In den neuen Nachrichten aus der Chemie 12/2015 habe ich Interessantes gelesen:

Laut einer Studie der Hans-Böckler-Stiftung verdienen Akademikerinnen zwischen 25 und 30 Jahren 15,2 Prozent weniger als Männer der gleichen Altersklasse. Dieser „gender pay gap“ vergrößert sich dann in der Gruppe zwischen 46 bis 50 Jahren auf 25,3%.

Mich würde interessieren, ob diese Unterschiede auch bei gleichen Berufsjahren auftreten? Oder sind sie ein Ergebnis von (un)freiwilligen Kindererziehungs-„frei“zeiten. Kennt dazu jemand Studien?

Hier steht nicht, welchen Schluss die Ersteller der Studie ziehen. Mit diesen plakativen Zahlen ist es für mich aber schwer, Handlungsempfehlungen abzuleiten. Brauchen wir Transparenz bei den Gehältern? Liegt der Unterschied daran, dass Frauen öfters Teilzeit arbeiten? Scheuen sich Unternehmen, junge Frauen einzustellen, weil diese kinderbedingt länger ausfallen könnten? Warum ist das bei jungen Männern nicht genauso?

Ist es auch eine Frage der Unternehmensgröße? Ich kann mir vorstellen, dass es in großen Unternehmen flexiblere Arbeitszeitmodelle gibt als in kleinen Unternehmen. Abwesenheiten können dann von mehr Kollegen aufgefangen werden.

Viele Fragen, vielleicht hat jemand eine Antwort auf die eine oder andere?

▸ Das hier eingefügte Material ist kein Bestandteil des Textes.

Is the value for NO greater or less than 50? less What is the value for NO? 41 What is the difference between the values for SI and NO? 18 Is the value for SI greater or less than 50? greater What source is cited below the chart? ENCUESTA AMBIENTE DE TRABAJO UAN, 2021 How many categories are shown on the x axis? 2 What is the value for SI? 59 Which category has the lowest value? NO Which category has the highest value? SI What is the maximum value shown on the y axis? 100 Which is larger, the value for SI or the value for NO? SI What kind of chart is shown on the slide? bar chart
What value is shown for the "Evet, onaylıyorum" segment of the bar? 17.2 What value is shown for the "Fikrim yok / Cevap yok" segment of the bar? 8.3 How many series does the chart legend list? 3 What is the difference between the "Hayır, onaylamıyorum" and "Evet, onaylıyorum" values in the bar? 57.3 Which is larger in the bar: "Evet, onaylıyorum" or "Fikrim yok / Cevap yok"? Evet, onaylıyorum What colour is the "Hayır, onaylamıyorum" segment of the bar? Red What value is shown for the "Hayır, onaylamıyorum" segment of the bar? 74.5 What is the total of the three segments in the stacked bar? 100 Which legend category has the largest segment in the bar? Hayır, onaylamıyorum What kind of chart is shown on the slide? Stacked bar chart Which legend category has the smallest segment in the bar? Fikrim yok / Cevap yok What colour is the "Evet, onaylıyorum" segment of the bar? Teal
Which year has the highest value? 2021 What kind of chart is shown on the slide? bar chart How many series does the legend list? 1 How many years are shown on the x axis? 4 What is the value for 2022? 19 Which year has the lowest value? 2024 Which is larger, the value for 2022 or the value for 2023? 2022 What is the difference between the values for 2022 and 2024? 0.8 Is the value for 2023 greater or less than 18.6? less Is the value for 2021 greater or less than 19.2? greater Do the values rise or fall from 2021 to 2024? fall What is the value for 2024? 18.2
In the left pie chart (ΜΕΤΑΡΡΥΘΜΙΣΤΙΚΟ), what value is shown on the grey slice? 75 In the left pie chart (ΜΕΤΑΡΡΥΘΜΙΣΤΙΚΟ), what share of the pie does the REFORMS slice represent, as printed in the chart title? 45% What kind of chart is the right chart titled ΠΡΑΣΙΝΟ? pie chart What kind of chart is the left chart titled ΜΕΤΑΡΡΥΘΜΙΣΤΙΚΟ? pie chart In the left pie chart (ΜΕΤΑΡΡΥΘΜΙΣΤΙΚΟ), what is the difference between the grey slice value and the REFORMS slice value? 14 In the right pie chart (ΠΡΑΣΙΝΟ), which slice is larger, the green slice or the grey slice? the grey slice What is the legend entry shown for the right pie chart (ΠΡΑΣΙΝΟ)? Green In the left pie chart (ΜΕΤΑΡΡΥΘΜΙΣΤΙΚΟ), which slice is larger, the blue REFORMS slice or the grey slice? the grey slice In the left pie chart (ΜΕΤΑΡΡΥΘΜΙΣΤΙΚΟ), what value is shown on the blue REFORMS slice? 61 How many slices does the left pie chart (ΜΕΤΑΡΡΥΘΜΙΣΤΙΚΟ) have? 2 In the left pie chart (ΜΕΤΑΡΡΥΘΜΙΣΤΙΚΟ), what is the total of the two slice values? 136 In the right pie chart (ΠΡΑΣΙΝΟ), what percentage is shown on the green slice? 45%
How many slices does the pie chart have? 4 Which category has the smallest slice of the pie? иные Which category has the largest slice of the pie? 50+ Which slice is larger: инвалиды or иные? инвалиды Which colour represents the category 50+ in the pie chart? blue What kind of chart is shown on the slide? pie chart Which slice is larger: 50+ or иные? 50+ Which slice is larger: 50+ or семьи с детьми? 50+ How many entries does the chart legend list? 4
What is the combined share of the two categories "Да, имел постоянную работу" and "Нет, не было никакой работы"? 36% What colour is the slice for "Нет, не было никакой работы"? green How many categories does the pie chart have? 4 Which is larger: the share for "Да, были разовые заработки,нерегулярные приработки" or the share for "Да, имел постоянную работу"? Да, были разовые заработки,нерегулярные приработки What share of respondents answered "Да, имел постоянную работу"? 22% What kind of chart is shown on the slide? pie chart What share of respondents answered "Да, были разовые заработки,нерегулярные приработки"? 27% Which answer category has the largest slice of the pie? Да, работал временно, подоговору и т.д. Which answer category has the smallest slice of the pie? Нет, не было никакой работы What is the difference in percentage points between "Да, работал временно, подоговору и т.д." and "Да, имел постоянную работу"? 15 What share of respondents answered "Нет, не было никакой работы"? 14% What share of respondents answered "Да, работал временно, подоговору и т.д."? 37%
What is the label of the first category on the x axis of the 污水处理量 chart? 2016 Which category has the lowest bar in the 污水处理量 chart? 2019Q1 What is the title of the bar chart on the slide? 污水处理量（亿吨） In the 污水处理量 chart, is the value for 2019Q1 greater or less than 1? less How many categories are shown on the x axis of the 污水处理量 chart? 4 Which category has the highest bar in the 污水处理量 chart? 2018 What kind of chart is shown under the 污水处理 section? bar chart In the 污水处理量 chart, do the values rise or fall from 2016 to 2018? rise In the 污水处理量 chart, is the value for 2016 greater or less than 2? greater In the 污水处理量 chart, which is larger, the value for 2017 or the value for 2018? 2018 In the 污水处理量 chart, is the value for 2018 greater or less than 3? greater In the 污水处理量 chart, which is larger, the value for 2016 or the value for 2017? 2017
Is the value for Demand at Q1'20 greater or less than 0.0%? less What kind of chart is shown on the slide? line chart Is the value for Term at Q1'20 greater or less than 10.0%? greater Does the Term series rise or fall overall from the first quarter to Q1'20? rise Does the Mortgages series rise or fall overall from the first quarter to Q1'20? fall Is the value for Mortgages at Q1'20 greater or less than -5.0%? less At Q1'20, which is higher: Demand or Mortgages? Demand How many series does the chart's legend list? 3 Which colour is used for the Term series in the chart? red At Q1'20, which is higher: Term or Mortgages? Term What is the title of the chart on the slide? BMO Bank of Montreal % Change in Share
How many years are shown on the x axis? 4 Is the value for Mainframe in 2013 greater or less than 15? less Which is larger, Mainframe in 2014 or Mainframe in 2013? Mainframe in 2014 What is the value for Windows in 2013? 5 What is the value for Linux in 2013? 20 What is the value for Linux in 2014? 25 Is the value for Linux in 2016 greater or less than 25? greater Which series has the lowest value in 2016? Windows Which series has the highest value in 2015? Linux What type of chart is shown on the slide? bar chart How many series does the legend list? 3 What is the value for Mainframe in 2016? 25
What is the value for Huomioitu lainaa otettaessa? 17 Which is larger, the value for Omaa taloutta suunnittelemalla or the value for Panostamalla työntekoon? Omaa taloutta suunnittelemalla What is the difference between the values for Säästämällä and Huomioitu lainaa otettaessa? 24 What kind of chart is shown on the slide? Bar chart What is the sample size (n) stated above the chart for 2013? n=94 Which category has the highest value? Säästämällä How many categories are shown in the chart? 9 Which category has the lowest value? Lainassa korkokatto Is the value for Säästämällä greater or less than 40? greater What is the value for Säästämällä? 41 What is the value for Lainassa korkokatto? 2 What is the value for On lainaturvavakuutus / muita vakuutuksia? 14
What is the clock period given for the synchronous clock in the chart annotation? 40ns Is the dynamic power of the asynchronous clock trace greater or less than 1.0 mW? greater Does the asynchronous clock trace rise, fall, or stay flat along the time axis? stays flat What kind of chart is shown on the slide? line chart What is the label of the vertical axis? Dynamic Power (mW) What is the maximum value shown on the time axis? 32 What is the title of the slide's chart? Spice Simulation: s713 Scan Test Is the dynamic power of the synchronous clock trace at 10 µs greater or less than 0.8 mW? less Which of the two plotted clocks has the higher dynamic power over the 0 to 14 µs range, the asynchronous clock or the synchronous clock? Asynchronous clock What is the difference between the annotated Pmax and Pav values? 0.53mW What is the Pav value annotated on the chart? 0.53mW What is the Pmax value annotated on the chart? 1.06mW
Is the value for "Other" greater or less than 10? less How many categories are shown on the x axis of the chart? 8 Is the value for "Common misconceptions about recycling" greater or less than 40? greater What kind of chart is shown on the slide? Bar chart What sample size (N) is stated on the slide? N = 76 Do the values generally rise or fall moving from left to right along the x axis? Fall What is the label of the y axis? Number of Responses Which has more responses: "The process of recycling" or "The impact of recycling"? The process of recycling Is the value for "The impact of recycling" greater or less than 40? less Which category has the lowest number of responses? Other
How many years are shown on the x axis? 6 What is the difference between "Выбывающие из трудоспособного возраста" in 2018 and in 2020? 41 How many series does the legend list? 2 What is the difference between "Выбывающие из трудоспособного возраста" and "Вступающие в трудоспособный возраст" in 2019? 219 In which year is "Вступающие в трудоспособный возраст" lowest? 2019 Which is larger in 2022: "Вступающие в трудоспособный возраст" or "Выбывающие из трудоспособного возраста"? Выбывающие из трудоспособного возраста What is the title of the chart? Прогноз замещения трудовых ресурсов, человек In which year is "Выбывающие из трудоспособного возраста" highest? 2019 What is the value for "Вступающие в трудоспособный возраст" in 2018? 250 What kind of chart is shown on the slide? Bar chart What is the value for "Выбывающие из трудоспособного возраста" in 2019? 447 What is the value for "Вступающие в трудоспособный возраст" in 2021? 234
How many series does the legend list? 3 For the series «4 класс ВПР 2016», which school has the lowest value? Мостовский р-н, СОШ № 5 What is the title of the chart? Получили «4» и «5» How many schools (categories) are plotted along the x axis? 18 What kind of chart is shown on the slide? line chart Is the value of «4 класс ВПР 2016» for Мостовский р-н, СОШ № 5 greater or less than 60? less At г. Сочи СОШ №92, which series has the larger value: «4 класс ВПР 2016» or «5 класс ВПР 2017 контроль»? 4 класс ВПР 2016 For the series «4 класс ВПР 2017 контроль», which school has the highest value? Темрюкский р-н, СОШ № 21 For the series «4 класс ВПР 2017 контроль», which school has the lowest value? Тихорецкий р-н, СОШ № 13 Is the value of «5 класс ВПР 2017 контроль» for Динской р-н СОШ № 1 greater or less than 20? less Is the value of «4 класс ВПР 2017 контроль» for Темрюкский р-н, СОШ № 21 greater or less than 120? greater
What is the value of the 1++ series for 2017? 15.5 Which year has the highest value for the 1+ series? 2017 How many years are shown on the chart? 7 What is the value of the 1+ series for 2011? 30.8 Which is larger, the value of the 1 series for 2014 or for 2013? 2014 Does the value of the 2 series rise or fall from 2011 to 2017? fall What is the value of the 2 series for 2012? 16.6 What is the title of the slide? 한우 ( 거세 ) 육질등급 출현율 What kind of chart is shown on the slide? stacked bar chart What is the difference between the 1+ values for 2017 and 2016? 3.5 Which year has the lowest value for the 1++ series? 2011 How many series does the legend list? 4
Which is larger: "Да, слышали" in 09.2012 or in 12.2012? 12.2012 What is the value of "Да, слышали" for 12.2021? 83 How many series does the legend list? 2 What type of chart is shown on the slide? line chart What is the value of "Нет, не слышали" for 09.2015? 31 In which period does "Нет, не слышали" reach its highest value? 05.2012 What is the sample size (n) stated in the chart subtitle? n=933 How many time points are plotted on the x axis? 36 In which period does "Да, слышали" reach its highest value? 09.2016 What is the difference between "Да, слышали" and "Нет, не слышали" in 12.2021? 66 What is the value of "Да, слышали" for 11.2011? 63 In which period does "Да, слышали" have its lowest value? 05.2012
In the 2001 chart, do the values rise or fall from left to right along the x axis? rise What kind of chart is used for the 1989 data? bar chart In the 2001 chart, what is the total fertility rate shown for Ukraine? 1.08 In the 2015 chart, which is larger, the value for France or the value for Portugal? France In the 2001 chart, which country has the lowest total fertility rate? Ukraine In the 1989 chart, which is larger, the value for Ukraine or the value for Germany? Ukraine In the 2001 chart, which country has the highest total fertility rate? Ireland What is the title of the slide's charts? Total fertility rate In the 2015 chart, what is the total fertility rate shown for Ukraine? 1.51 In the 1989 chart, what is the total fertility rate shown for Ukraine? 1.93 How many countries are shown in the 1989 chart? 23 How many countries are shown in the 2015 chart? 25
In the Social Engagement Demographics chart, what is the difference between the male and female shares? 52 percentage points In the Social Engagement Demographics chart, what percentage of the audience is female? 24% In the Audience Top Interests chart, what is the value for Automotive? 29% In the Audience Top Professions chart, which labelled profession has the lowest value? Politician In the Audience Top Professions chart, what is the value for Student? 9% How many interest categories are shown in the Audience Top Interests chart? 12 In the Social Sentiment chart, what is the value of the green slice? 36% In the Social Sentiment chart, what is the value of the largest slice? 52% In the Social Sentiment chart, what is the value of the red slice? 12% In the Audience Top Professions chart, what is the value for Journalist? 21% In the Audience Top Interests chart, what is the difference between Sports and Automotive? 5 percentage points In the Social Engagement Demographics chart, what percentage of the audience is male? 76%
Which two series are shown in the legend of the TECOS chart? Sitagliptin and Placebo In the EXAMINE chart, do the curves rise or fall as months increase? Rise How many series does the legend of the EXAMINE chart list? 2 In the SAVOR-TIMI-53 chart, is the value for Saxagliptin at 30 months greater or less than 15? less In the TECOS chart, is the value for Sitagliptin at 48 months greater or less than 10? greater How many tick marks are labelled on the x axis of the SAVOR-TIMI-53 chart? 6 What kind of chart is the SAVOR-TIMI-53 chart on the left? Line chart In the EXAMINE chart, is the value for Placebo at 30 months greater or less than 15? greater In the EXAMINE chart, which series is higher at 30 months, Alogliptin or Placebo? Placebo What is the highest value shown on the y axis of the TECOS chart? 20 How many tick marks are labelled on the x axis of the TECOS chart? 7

Wer mehr zum gender pay gap und Unterschieden zwischen Männern und Frauen am Arbeitsmarkt lesen will, kann das in einem Arbeitsmarktbericht von Juli 2015 tun: Der Arbeitsmarkt in Deutschland – Frauen und Männer am Arbeitsmarkt 2014.

2 Gedanken zu „Der gender pay gap“

  1. Manchmal (aber nur manchmal…) verderben Frauen mit ihren zu niedrigen Gehaltsforderungen einfach nur den Marktpreis. Ich (männlich, promoviert, einige Jahre Berufserfahrung in der Pharmabranche) hatte mich vor einiger Zeit bei einem Pharmakonzern für eine Stelle in der QA beworben, wobei ich mit exakt passender Berufserfahrung den Arbeitgeber im ersten Vorstellungsgespräch ziemlich begeistern konnte. Fürs zweite Vorstellungsgespräch wurde ich nicht mehr eingeladen. Über den vermittelnden headhunter konnte ich den Grund für meine Absage herausfinden: Ich hatte eine Mitbewerberin, die den Job für deutlich weniger Geld machen wollte. Wer geht denn bitteschön als Diplom-Chemiker bei mehrjähriger passender Berufserfahrung mit einem Wunschgehalt von unter(!) 45k brutto ins Rennen?

    1. Das ist ein interessanter Aspekt und es gibt auch Studien, die nahelegen, dass Frauen bei Gehaltsfragen weniger hart verhandeln. Als möglicher Grund wird genannt, dass ihnen andere Dinge wie die Arbeitsatmosphäre und die Kollegen wichtiger sind (siehe z.B. https://www.hs-pforzheim.de/De-de/Hochschule/Ansprechpartner/Gleichstellungsbeauftragte/News/Documents/Schlecht_gepokert%20%283%29.pdf). Allerdings scheint es momentan ein Überangebot an Chemikern zu geben, sodass es sicherlich einige Verzweifelte beiderlei Geschlechts gibt, die auch für unter 45.000 Euro arbeiten wollen.